Please recast the records as a Markdown table with the columns "Row" and "Line", leaving out blank lines. Begin at the line containing "Ranked by vertical" and stop after the line containing "64 centimetres".

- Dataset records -
━━━━━━━━━━━━━━━━━━━━━━━━━━━━━━

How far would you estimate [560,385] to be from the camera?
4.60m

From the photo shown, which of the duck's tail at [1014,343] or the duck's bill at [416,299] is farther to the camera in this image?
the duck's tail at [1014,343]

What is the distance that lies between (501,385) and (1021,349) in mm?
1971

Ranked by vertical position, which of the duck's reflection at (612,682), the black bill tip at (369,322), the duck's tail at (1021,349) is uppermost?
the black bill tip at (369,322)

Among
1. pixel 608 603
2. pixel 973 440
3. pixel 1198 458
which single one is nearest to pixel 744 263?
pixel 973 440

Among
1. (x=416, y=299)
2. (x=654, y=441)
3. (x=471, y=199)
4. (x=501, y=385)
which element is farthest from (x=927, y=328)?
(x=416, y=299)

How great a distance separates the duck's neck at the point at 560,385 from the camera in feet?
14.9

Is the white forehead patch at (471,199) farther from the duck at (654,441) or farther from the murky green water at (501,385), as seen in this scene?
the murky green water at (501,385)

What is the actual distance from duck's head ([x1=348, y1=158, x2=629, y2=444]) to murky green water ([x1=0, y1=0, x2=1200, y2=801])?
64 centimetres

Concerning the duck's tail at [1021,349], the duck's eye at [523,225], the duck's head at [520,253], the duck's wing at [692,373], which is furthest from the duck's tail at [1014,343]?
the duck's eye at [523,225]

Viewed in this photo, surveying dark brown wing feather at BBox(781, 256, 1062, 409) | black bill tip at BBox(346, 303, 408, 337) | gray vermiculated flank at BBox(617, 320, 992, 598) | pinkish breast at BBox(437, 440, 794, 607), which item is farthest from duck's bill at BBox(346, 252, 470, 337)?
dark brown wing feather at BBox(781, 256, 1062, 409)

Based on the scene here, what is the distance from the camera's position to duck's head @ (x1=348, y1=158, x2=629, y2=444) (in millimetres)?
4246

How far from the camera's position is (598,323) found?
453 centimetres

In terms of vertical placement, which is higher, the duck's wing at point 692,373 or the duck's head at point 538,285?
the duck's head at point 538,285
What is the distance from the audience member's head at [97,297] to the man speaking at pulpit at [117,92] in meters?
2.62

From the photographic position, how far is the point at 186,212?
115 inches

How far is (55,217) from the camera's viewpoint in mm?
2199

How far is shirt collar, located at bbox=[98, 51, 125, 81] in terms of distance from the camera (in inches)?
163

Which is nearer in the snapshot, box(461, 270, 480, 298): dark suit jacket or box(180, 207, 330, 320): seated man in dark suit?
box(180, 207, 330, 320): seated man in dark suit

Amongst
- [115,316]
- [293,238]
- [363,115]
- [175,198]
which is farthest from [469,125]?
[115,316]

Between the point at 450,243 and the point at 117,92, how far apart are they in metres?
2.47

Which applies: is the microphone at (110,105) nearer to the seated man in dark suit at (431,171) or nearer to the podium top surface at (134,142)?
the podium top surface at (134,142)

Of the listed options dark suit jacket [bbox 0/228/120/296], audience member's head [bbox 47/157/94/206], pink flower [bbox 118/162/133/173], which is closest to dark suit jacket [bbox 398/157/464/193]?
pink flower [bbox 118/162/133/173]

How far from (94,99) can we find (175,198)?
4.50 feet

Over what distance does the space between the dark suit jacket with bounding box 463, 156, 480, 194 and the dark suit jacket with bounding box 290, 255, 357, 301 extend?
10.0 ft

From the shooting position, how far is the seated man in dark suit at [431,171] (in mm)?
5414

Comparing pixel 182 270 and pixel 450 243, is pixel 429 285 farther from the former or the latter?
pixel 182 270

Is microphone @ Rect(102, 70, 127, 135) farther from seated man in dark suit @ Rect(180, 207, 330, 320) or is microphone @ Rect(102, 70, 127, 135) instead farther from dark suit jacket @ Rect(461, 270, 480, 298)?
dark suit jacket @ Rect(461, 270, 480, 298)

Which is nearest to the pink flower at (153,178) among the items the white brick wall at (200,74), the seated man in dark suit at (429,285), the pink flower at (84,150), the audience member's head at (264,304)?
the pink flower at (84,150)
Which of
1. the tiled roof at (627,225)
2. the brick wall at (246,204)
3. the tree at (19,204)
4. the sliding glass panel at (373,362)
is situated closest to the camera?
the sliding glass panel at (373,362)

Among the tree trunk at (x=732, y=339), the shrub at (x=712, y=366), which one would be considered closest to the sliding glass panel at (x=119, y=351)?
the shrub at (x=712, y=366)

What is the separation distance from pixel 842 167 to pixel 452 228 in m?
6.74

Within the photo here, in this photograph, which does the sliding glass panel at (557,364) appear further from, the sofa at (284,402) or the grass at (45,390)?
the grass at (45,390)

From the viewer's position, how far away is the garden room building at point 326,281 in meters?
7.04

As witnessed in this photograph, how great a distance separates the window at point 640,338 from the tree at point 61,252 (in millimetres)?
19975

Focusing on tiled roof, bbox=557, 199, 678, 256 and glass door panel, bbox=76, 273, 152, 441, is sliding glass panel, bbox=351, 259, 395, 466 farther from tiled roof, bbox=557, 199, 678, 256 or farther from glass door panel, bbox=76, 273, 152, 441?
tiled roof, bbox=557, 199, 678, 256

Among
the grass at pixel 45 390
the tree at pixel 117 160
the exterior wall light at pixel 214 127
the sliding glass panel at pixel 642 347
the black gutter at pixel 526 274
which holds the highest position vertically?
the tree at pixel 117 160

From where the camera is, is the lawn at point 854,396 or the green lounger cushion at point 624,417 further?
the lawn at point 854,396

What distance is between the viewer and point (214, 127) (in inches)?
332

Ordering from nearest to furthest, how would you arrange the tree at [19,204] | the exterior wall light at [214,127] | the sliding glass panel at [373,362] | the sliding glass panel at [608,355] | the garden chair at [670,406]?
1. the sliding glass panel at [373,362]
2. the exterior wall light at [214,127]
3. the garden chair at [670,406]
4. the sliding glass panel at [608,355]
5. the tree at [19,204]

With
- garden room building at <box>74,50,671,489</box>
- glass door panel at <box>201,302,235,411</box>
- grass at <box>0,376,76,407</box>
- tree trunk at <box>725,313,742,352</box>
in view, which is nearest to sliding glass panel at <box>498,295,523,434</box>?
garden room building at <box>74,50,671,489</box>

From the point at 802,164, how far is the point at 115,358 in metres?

━━━━━━━━━━━━━━━━━━━━━━━━━━━━━━

- RESULT FOR THIS TASK -
| Row | Line |
|---|---|
| 1 | Ranked by vertical position, which of the duck's reflection at (612,682), the black bill tip at (369,322), the duck's tail at (1021,349) is uppermost? |
| 2 | the black bill tip at (369,322) |
| 3 | Among |
| 4 | 1. pixel 608 603 |
| 5 | 2. pixel 973 440 |
| 6 | 3. pixel 1198 458 |
| 7 | which single one is nearest to pixel 744 263? |
| 8 | pixel 973 440 |
| 9 | Among |
| 10 | 1. (x=416, y=299) |
| 11 | 2. (x=654, y=441) |
| 12 | 3. (x=471, y=199) |
| 13 | 4. (x=501, y=385) |
| 14 | which element is farthest from (x=927, y=328)? |
| 15 | (x=416, y=299) |
| 16 | How great a distance separates the duck's neck at the point at 560,385 from the camera in feet? |
| 17 | 14.9 |
| 18 | Is the white forehead patch at (471,199) farther from the duck at (654,441) or farther from the murky green water at (501,385), as seen in this scene? |
| 19 | the murky green water at (501,385) |
| 20 | What is the actual distance from duck's head ([x1=348, y1=158, x2=629, y2=444]) to murky green water ([x1=0, y1=0, x2=1200, y2=801])? |
| 21 | 64 centimetres |